Huishan Dairy, the embattled Chinese company, faces a deepening debt crisis after HSBC, on behalf of five other banks, demanded the repayment of loans totaling $220 million, highlighting the perils of investing in China's more esoteric sectors.
Once a high-profile example of the country's broadening equity appeal – the company raised $1.3 billion from an initial public offering in 2013 – Huishan Dairy is fast becoming a poster child for what can go wrong for adventurous investors in China who fail to do their due diligence.
Trading in the group’s Hong Kong shares has been suspended since March, after the stock price sank by 85% and $4 billion was wiped off the company's value in an hour.
It later emerged that Huishan Dairy was late with some of its loan repayments and that its treasurer had gone missing, prompting chairman Yang Kai to pledge nearly his entire stake in the company to secure the loans.
Just five months earlier, Huishan Dairy was also reported to have pledged 40,000 of its cows as collateral for a Rmb750 million ($115,000) loan programme.
“The Huishan Dairy saga raises questions about the level of public disclosure that is accessible to investors,” Henry Chan, chief investment officer at BEA Union Investment, told FinanceAsia. “Meanwhile, the incident highlights the government’s agenda to clean up dodgy companies.”
Huishan Dairy first came under pressure in December last year when US short-seller Muddy Water accused the company of overstating its profits by producing fraudulent financial figures.

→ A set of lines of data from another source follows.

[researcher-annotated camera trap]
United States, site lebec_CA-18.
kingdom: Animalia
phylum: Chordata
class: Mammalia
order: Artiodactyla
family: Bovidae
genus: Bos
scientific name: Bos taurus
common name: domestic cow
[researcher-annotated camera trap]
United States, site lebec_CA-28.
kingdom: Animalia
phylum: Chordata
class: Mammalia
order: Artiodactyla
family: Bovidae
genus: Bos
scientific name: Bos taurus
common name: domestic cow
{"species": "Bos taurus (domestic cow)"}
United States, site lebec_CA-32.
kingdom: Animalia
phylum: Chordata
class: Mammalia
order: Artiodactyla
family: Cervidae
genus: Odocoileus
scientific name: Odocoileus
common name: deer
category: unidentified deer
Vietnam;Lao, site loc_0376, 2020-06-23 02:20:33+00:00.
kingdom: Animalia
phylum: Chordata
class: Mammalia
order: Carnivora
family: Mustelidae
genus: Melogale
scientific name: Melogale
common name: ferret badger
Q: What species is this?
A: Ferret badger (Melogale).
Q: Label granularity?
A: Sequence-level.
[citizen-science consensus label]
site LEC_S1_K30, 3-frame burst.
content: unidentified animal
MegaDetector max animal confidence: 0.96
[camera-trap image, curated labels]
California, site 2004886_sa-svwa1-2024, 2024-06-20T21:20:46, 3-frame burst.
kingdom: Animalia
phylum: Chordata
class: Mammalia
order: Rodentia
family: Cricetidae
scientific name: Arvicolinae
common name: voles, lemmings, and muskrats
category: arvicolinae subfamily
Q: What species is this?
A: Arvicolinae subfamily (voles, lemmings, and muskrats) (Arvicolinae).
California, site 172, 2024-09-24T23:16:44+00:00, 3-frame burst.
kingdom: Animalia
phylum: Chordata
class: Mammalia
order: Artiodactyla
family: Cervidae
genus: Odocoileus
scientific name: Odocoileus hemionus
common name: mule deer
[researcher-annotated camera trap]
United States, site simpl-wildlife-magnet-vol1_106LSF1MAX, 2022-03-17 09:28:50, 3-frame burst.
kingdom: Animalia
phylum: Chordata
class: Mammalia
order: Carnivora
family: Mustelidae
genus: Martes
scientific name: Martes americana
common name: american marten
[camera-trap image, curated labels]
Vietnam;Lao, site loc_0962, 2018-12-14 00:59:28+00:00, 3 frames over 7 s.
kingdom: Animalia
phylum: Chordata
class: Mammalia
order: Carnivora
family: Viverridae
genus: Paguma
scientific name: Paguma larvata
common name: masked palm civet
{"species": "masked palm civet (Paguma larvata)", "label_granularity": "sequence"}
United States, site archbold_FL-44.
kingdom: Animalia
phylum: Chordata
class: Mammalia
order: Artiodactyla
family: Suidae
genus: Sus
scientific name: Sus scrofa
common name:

Huishan Dairy rebutted the allegations at the time and the share priced remained steady – that is, until March.
“Investors are getting more cautious about the use of corporate leverage in China and [the] credit fundamentals of debt issuers after the Huishan incident," Chan said.
In a filing to the Hong Kong stock exchange late on Monday, Huishan Dairy said HSBC, one of the four sponsors on Huishan Dairy’s IPO, requested the immediate repayment of a $200 million syndicated loan, including any accrued interest. In addition, HSBC terminated a credit facility provided by the bank in 2014 and requested immediate repayment of a $13.7 million credit line.
According to its latest annual report, Huishan Dairy's net debt ratio rose to 55.0% in March 2016 from 32.2% in 2015, while its net finance costs over the same period, including interest payments on bank loans, surged by 111.1% year on year to Rmb322.9 million.
Huishan Dairy said the latest deadline to repay the $200 million loan facility, which was arranged in October 2015, falls within 3 days of September 11, which is Thursday.
HSBC acted on behalf of six creditor banks including China CITIC Bank International, Hang Seng Bank, Bank of Shanghai Hong Kong branch, China Merchants Bank Hong Kong branch and Chong Hing Bank.
Huishan Dairy, which is taking legal advice on the matter, is also said to be in discussions with banks in China about a possible restructuring of its debt.
A Hong Kong-based spokesman at HSBC declined to comment.